With Biden’s victory, analysts anticipate a normalization of the United States’ relationship with Iran. This means the eventual return of Iranian crude oil to the market, adding to its oversupply, Sherif El-Haddad, Head of Asset Management at Al Mal Capital, told Zawya.

However, a major positive for Brent crude prices is Biden’s environmental policies, El-Haddad added. “Biden will return the US to the Paris agreement and provide significant motivation to companies to lower their carbon emissions. […] If the Democrats are able to gain a majority, we could see reduced activity from the US sector, specifically fracking. This will be positive for Brent crude prices in the short term but will accelerate a transition to renewable energy.”

From the perspective of the UAE, the net effect will be positive, he added. “Once Iran opens up for business, we believe a significant amount of investment will be directed to the UAE along with an increase in the number of tourists, and increase trade will stimulate the economy more than a higher oil price would.”

However, analysts believe Iran’s full return to world oil markets will be short term and will take time, so it is not an immediate concern for oil prices.

Clay Lowery, Executive Vice President of Policy and Research of the Washington-based Institute of International Finance (IIF), also told Zawya that a Biden administration would try to accelerate US action on climate change policies and potentially lift sanctions on Iran. “We think this could have a short-term bearish effect on oil prices as supply increases and a medium-term increase if some of these policies slow down US production.”

Elliot Hentov, Head of Global Research, State Street Global Advisors concurred: “We are sceptical that Iranian oil exports will ramp up quickly and consider it a medium-term development.

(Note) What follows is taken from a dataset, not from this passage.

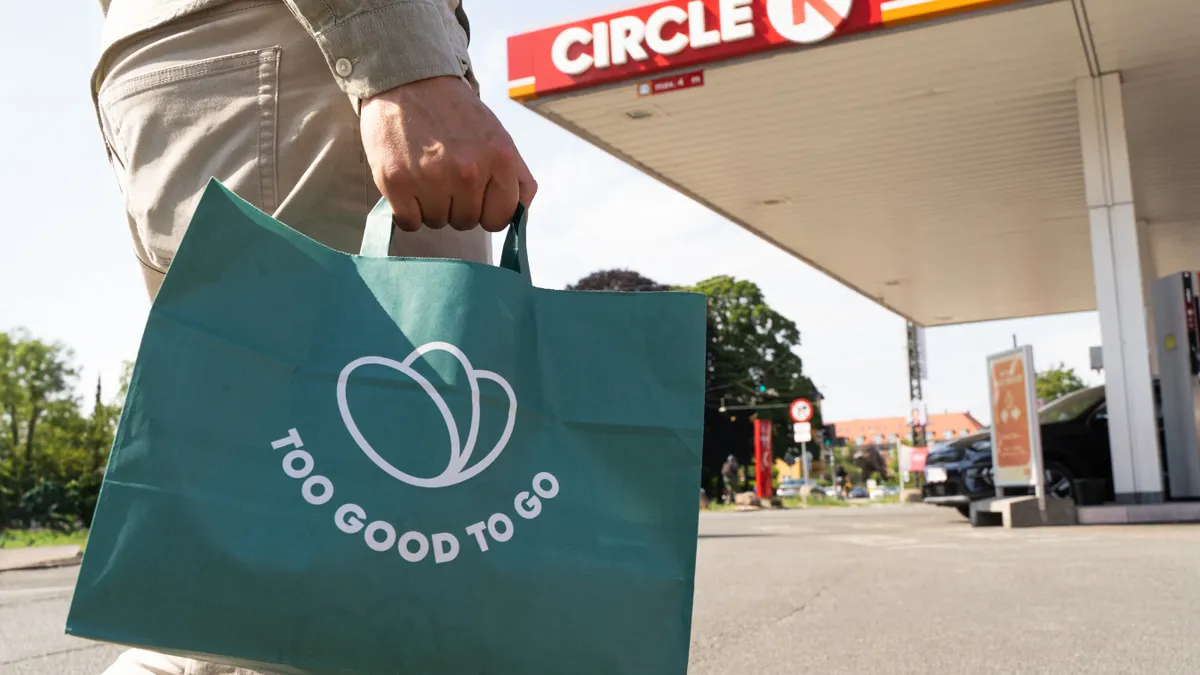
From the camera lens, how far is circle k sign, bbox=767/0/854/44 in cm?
1014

More relevant will be what regulatory changes a Biden administration can find to constrain US oil production growth.”

“Taken together with the global recovery in oil demand, we see a small upside to oil prices coming into 2021, but not enough to lessen pressure on government balance sheets in the Gulf,” he continued.


Aside the weaker dollar and oil prices, Biden’s victory bodes well for the overall emerging market (EM) assets.

BlackRock, the world’s largest asset manager, said last week that EM assets should perform on improved trade sentiment, especially in Asia ex-Japan, following Joe Biden’s victory.

“Biden’s victory signifies a return to a near-term market environment dominated by low rates [and] a hunt for yield and growth stocks,” BlackRock said, adding that a divided government would constrain the Biden administration’s ability to implement plans for large-scale fiscal stimulus and public investment, tax, healthcare and climate legislation.

All told, the new President-elect of the US will have very different priorities to those of his predecessor, President Donald Trump, and in many ways, Biden’s foreign policies could be ideologically opposed to his. However, what Biden can implement will largely depend on the final composition of the Senate, which will not be decided until run-off elections in January 2021. A major area to consider for the Middle East will be the overall US economic policy in terms of fiscal stimulus and other measures that may have an impact on markets and the value of the dollar.